What you should do: Print each of the rows below word for word, keeping every number, bracket and line break unchanged.

[Extracted information start]

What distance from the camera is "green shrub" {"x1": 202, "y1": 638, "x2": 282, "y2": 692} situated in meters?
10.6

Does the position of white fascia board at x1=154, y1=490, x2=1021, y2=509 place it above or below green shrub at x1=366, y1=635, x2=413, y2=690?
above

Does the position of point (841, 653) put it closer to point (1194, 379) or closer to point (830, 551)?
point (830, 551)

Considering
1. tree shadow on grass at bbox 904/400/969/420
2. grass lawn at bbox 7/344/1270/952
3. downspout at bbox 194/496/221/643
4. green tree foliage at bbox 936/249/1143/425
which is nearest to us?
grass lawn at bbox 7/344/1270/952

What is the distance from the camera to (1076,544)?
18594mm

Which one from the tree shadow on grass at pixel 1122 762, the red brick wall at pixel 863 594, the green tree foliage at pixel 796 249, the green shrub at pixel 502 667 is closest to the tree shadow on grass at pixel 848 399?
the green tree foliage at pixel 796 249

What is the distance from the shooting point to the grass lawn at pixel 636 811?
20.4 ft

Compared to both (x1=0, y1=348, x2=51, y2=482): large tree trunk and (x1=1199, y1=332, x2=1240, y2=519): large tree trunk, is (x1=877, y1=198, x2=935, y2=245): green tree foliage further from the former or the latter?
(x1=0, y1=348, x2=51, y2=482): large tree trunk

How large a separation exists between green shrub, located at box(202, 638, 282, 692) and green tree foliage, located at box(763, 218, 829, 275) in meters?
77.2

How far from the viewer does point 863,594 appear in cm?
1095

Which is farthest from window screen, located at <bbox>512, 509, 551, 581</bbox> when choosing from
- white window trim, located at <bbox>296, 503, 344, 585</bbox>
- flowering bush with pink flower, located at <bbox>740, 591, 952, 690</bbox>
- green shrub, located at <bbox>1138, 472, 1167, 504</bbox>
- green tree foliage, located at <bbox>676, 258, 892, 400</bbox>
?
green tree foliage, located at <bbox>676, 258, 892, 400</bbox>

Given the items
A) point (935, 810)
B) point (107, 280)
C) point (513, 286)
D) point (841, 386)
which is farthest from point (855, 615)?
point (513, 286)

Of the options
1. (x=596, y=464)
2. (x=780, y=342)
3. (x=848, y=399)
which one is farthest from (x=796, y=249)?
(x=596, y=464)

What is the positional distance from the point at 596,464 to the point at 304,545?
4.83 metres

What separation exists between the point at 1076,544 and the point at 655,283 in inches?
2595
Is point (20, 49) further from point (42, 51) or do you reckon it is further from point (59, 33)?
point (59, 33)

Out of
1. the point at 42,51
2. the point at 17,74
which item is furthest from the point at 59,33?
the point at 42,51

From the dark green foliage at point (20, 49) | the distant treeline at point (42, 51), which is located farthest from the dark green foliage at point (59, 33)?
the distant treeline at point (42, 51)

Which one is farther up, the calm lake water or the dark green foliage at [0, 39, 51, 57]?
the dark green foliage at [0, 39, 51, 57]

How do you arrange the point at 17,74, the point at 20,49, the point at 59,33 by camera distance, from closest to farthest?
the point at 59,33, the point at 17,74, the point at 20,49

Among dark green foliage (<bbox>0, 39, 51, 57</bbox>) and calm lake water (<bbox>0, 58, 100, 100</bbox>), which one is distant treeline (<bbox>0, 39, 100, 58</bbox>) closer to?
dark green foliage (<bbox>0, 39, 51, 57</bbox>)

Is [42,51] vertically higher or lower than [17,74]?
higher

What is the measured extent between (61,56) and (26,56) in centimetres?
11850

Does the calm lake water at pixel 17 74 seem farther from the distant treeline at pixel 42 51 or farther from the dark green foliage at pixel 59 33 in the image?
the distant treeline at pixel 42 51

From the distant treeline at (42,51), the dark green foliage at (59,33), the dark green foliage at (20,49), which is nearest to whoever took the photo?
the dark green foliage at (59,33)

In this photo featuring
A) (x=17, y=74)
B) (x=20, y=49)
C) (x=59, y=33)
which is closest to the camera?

[Extracted information end]

The output:
What distance from the camera is "green shrub" {"x1": 202, "y1": 638, "x2": 282, "y2": 692} situated in meters?
10.6

Does the position of white fascia board at x1=154, y1=490, x2=1021, y2=509 place it above or below green shrub at x1=366, y1=635, x2=413, y2=690?
above

Does the position of point (841, 653) put it closer to point (1194, 379) or closer to point (830, 551)?
point (830, 551)

Considering
1. tree shadow on grass at bbox 904/400/969/420
2. grass lawn at bbox 7/344/1270/952
3. downspout at bbox 194/496/221/643
4. green tree foliage at bbox 936/249/1143/425
which is nearest to us?
grass lawn at bbox 7/344/1270/952

What is the distance from the camera to (1076,544)?
18594mm

Which one from the tree shadow on grass at pixel 1122 762, the red brick wall at pixel 863 594, the green tree foliage at pixel 796 249, the green shrub at pixel 502 667 is closest to the tree shadow on grass at pixel 848 399?
the green tree foliage at pixel 796 249

What is the distance from the shooting point to the grass lawn at pixel 636 811?
20.4 ft

Compared to both (x1=0, y1=348, x2=51, y2=482): large tree trunk and (x1=1199, y1=332, x2=1240, y2=519): large tree trunk, is (x1=877, y1=198, x2=935, y2=245): green tree foliage further from the former or the latter?
(x1=0, y1=348, x2=51, y2=482): large tree trunk

How large a separation exists between green shrub, located at box(202, 638, 282, 692) and green tree foliage, located at box(763, 218, 829, 275) in meters?
77.2

How far from the viewer does point 863,594 appear in cm?
1095

Which is farthest from window screen, located at <bbox>512, 509, 551, 581</bbox> when choosing from
- white window trim, located at <bbox>296, 503, 344, 585</bbox>
- flowering bush with pink flower, located at <bbox>740, 591, 952, 690</bbox>
- green shrub, located at <bbox>1138, 472, 1167, 504</bbox>
- green tree foliage, located at <bbox>676, 258, 892, 400</bbox>
?
green tree foliage, located at <bbox>676, 258, 892, 400</bbox>

Given the items
A) point (935, 810)
B) point (107, 280)
C) point (513, 286)
D) point (841, 386)
which is farthest from point (855, 615)?
point (513, 286)

Of the options
1. (x=596, y=464)
2. (x=780, y=342)
3. (x=848, y=399)
which one is farthest from (x=796, y=249)?
(x=596, y=464)

What is the positional distance from the point at 596,464 to the point at 304,545?
4.83 metres

What separation exists between the point at 1076,544 and the point at 655,283 in inches?
2595
Is point (20, 49) further from point (42, 51) or do you reckon it is further from point (59, 33)?
point (59, 33)

Out of
1. the point at 42,51
2. the point at 17,74
which item is furthest from the point at 59,33?
the point at 42,51

From the dark green foliage at point (20, 49) | the distant treeline at point (42, 51), which is located farthest from the dark green foliage at point (59, 33)?
the distant treeline at point (42, 51)

Which one is farther up, the calm lake water or the dark green foliage at [0, 39, 51, 57]?
the dark green foliage at [0, 39, 51, 57]

How do you arrange the point at 17,74, the point at 20,49, the point at 59,33 by camera distance, from closest to farthest?
the point at 59,33, the point at 17,74, the point at 20,49

Among dark green foliage (<bbox>0, 39, 51, 57</bbox>) and calm lake water (<bbox>0, 58, 100, 100</bbox>), which one is distant treeline (<bbox>0, 39, 100, 58</bbox>) closer to?
dark green foliage (<bbox>0, 39, 51, 57</bbox>)

Is [42,51] vertically higher or lower than [17,74]?
higher

What is the measured extent between (61,56) and (26,56) in centimetres?
11850

Does the calm lake water at pixel 17 74 seem farther from the distant treeline at pixel 42 51 or farther from the dark green foliage at pixel 59 33 in the image?
the distant treeline at pixel 42 51

From the distant treeline at (42,51), the dark green foliage at (59,33), the dark green foliage at (20,49), which is nearest to whoever took the photo?
the dark green foliage at (59,33)

In this photo featuring
A) (x=17, y=74)
B) (x=20, y=49)
C) (x=59, y=33)
which is closest to the camera?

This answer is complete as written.